Ludovic Francesconi, CB :  « Il y a des initiatives pour rendre le SMS conforme aux RTS de la DSP2 »

Ludovic Francesconi

Outil de prédilection des e-commerçants souhaitant sécuriser leurs transactions, l’authentification par SMS utilisée dans le cadre de 3D Secure ne répond pas aux critères des nouvelles réglementations en matière d’authentification « forte » . Les e-commerçants doivent-ils changer de solution d’ici le 14 septembre et la mise en oeuvre des RTS la DSP2 sur l’authentification forte, ou peuvent-ils conserver une solution technique, utilisée dans 85% des paiements 3D Secure par les banques ? Les réponses de Ludovic Francesconi, directeur marketing et innovation chez CB.

Le 3D Secure avec authentification par SMS est-il menacé par les RTS de la DSP2 ?

LF – L’authentification par SMS valide une des deux exigences des RTS (règles techniques de la réglementation) de la DSP2 : la possession (téléphone portable). Or, il faut deux facteurs pour qu’une méthode d’authentification soit considérée comme « forte »

Aujourd’hui le SMS représente 85% des paiements 3D Secure mais nous observons également une montée en puissance d’autres formes d’authentification, combinant push notification et application bancaire, avec saisie d’un code secret ou reconnaissance d’empreinte digitale.

Concrètement les marchands ne pourront plus utiliser le SMS pour valider les paiements le 14 septembre prochain ?

LF – C’est une crainte de certains marchands mais elle n’est pas justifiée car il y aura sûrement une phase de transition, qui permettrait de conserver ce type de solution en attendant l’adoption des nouvelles méthodes d’authentification.

N’oublions pas que tous les Français ne sont pas équipés de smartphones et qu’il existe encore des zones, avec une couverture cellulaire médiocre, où seul le SMS fonctionne.

Pourrait-on également imaginer un SMS plus sécurisé ?

LF – Il y a effectivement des initiatives pour rendre le SMS conforme aux RTS de la DSP2, par exemple en lui ajoutant un deuxième facteur : l’inhérence basée sur l’empreinte électronique du device (PC, tablette ou smartphone).
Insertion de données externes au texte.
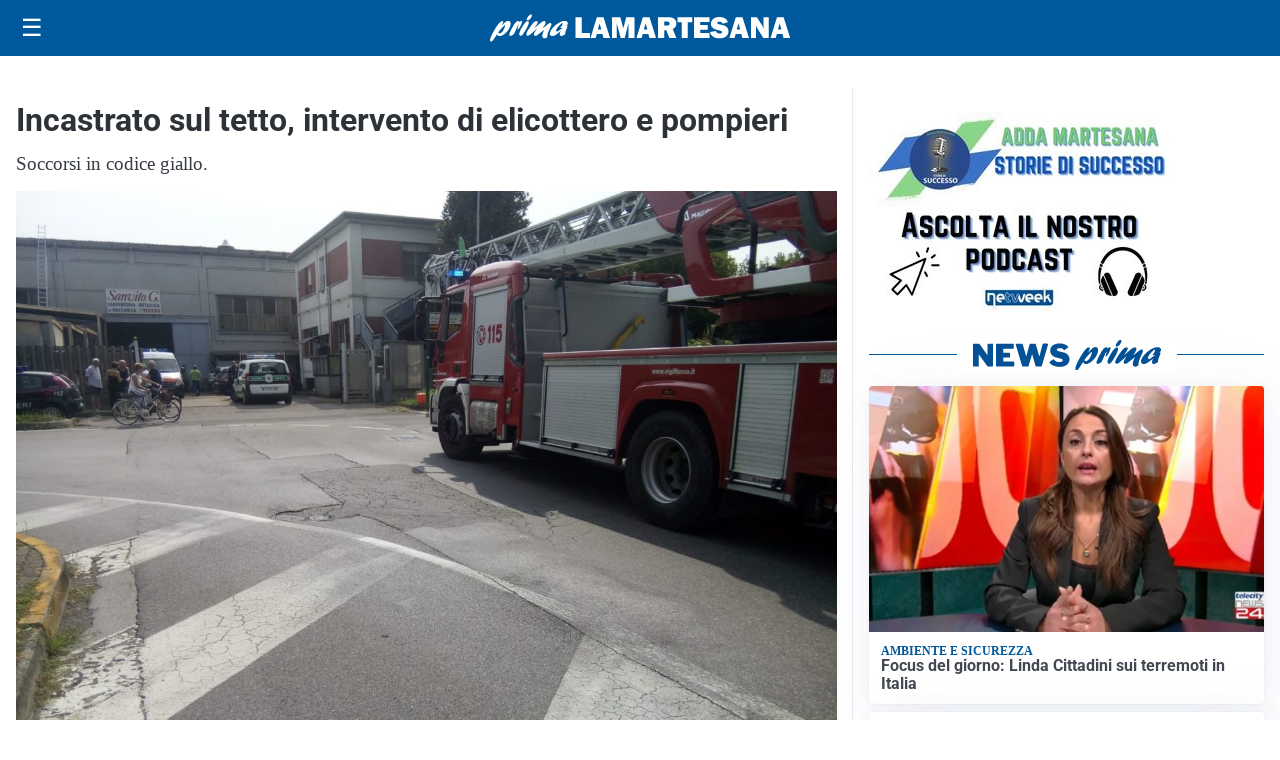

--- FILE ---
content_type: text/html; charset=utf8
request_url: https://primalamartesana.it/media/my-theme/widgets/list-posts/sidebar-video-piu-visti.html?ts=29477844
body_size: 721
content:
<div class="widget-title"><span>Video più visti</span></div>
<div class="widget-sidebar-featured-poi-lista">
            
                    <article class="featured">
                <a href="https://primalamartesana.it/ambiente/al-bosco-del-fontanone-abbattimenti-eccessivi-danneggiati-gli-habitat-naturali/">
                                            <figure><img width="480" height="300" src="https://primalamartesana.it/media/2026/01/WhatsApp-Image-2026-01-05-at-12.18.31-480x300.jpeg" class="attachment-thumbnail size-thumbnail wp-post-image" alt="&#8220;Al Bosco del Fontanone abbattimenti eccessivi, danneggiati gli habitat naturali&#8221;" loading="lazy" sizes="(max-width: 480px) 480px, (max-width: 1024px) 640px, 1280px" decoding="async" /></figure>
                                        <div class="post-meta">
                                                    <span class="lancio">Il j'accuse</span>
                                                <h3>&#8220;Al Bosco del Fontanone abbattimenti eccessivi, danneggiati gli habitat naturali&#8221;</h3>
                    </div>
                </a>
            </article>
                    
                    <article class="compact">
                <a href="https://primalamartesana.it/sanita/medici-e-medicina-la-neurochirurgia-apre-il-viaggio-nella-scienza-raccontata-in-tv/">
                    <div class="post-meta">
                                                    <span class="lancio">televisione</span>
                                                <h3>“Medici e Medicina”: la neurochirurgia apre il viaggio nella scienza raccontata in Tv</h3>
                    </div>
                </a>
            </article>
                    
                    <article class="compact">
                <a href="https://primalamartesana.it/politica/poteri-speciali-a-milano-il-consiglio-da-il-via-alliter-per-una-proposta-di-legge/">
                    <div class="post-meta">
                                                    <span class="lancio">consiglio regionale</span>
                                                <h3>Poteri speciali a Milano, il Consiglio da il via all&#8217;iter per una proposta di Legge</h3>
                    </div>
                </a>
            </article>
            </div>

<div class="widget-footer"><a role="button" href="/multimedia/video/" class="outline widget-more-button">Altri video</a></div>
CB met en place FAST’R by CB, une plate-forme de nouvelle génération basée sur le protocole 3D Secure EMV, qui pourrait récupérer des données techniques du device, si les marchands acceptent de les transmettre.

Cette piste de réflexion bénéficie du soutien de l’Autorité Bancaire Européenne, qui a reconnu que le « device fingerprinting » pouvait être considéré comme un facteur d’inhérence. Et c’est une solution qui ne nécessite pas de collecte du consentement explicite de l’utilisateur puisque la lutte contre la fraude est reconnue par le RGPD comme un cas permettant de se passer de ce type de consentement.